Tam bu aşamada HDP’ye can simidi yine CHP Genel Başkanı Kemal Kılıçdaroğlu’ndan geldi. Kapatma davasına da başından beri karşı çıkan Kılıçdaroğlu şunları söyledi: “Siyaset kurumunun 3540 yıldır çözemediği bir Kürt sorunu var. Kürt sorununu çözmek için meşru bir organa ihtiyacımız var. Devlet dediğiniz kurum gayrimeşru bir organla muhatap olmaz. Meşru organ kimdir? HDP'yi meşru organ olarak görebiliriz. Halkın desteği var. Parlamentoya gelmiş, dolayısıyla parlamentonun içinde bulunuyor görevini yapıyor. Dolayısıyla eğer bu sorun çözülecekse meşru bir organla da biz bu sorunu çözebiliriz.”
DERVİŞOĞLU’NDAN DESTEK
İyi Parti Grup Başkan Vekili Müsavat Dervişoğlu durur mu, hemen ittifak ortağına herkesten önce sahip çıktı. Hem Kılıçdaroğlu’nu destekledi hem de “HDP’nin meşru bir güç” olduğunu şu sözlerle savundu: “HDP’li TBMM Başkanvekili oturumları yönetiyor ve hepimiz de onun yönetimine katılıyor muyuz? Bu meşru mu, gayrımeşru mu tartışmasına en iyi cevaptır.” (Muharrem Sarıkaya, Habertürk, 21 Eylül 2021)

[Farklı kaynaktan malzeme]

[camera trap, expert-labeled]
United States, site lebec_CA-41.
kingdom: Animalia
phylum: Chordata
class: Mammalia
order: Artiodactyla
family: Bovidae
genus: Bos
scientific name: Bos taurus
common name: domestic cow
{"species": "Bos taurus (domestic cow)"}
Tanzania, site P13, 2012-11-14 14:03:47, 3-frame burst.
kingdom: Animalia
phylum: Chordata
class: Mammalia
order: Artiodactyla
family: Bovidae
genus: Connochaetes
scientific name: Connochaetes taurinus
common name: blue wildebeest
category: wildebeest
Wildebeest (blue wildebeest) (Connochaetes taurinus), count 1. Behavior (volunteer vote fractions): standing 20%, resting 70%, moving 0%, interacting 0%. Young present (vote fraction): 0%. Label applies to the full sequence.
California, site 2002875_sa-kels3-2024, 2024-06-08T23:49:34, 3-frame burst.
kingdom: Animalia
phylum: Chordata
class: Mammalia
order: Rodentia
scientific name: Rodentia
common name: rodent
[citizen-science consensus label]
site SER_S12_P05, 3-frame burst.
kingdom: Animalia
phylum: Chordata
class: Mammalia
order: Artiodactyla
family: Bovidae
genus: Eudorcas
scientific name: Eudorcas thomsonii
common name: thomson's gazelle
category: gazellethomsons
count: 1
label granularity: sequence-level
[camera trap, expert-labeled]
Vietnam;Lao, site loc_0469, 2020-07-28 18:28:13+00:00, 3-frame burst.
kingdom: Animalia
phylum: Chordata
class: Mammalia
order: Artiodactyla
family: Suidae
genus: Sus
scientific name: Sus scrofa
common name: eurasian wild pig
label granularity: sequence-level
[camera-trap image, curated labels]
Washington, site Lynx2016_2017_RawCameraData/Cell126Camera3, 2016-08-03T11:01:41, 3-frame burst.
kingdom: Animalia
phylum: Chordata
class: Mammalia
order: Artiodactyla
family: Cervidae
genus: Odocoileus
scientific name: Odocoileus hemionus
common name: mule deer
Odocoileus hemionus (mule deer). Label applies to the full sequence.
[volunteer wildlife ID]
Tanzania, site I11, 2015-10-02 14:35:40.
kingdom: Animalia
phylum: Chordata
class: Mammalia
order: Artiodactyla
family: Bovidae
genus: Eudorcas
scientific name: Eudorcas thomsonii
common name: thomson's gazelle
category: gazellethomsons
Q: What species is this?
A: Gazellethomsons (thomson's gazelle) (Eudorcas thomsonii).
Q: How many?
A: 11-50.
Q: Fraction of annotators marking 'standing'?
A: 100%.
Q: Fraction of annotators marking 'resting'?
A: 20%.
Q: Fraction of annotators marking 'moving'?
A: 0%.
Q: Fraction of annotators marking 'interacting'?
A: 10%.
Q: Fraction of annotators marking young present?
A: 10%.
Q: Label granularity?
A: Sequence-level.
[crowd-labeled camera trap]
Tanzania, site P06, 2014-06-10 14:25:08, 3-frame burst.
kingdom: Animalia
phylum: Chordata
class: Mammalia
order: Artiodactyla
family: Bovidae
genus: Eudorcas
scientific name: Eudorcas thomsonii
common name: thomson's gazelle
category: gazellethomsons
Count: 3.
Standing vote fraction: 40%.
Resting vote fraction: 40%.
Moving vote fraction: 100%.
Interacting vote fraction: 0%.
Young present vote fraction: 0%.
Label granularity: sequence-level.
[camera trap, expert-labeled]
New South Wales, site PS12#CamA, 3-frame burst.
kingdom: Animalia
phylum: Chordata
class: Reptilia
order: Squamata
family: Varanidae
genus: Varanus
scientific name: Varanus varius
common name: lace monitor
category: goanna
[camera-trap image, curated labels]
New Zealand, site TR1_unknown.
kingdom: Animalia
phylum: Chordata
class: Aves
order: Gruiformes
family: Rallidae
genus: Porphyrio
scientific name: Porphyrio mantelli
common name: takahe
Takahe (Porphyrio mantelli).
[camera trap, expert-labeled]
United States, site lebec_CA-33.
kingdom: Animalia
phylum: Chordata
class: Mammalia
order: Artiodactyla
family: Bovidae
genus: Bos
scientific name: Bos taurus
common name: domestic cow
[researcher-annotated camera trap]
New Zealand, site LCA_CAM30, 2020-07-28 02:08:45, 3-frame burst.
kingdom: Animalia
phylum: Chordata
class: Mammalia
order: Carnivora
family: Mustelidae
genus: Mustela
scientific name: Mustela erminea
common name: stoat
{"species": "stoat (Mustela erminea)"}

Dervişoğlu’nun bu açıklaması, bir süre önce Genel Başkanı Akşener’in, “Başkan Apo’nun heykelini dikeceğiz” diyen HDP’nin eski başkanı Selahattin Demirtaş’ın kahvaltıda buluşma davetini kabul etmesini akıllara getirdi. Demirtaş, cezaevinden avukatı aracılığıyla dışarıda olsa eşi Başak Demirtaş ile birlikte Meral Akşener'e kahvaltıya gidebileceğini söylemişti. Demirtaş “Kapısını çalar, kahvaltıya geldik derdim” demişti. Akşener ise bu konudaki sorulara “Kapmızı çalanı buyur ederiz” mealinde bir yanıt vermişti. (Milliyet, 7 Eylül 2020)
HESAP NASIL BOZULUR?
Türkiye’de muhalefeti destekleyeceğini açıktan ilan eden Biden yönetiminin, bu projede HDP’yi kilit bir konuma yerleştirdiği açık. CHP, İyi Parti ve HDP’nin oluşturduğu bu sacayağını Biden’ın neden kurmak istediğini, CHP Genel Bakanı Kemal Kılıçdaroğlu’nun “dış politikayı 180 derece değiştireceğiz” ve Başdanışmanı Ünal Çeviköz’ün “Mavi Vatan yayılmacılıktır” açıklamaları ile CHP ve İyi Parti’nin Rusya, İran, Çin düşmanlığını savunmasına, iç ve dış politikada ABD politikalarına uygun konumlanışına bakarak anlamak mümkün. Tersten bakacak olursak, aynı zamanda CHP ve İyi Parti’nin bu politikaları savunmasının nedenini de…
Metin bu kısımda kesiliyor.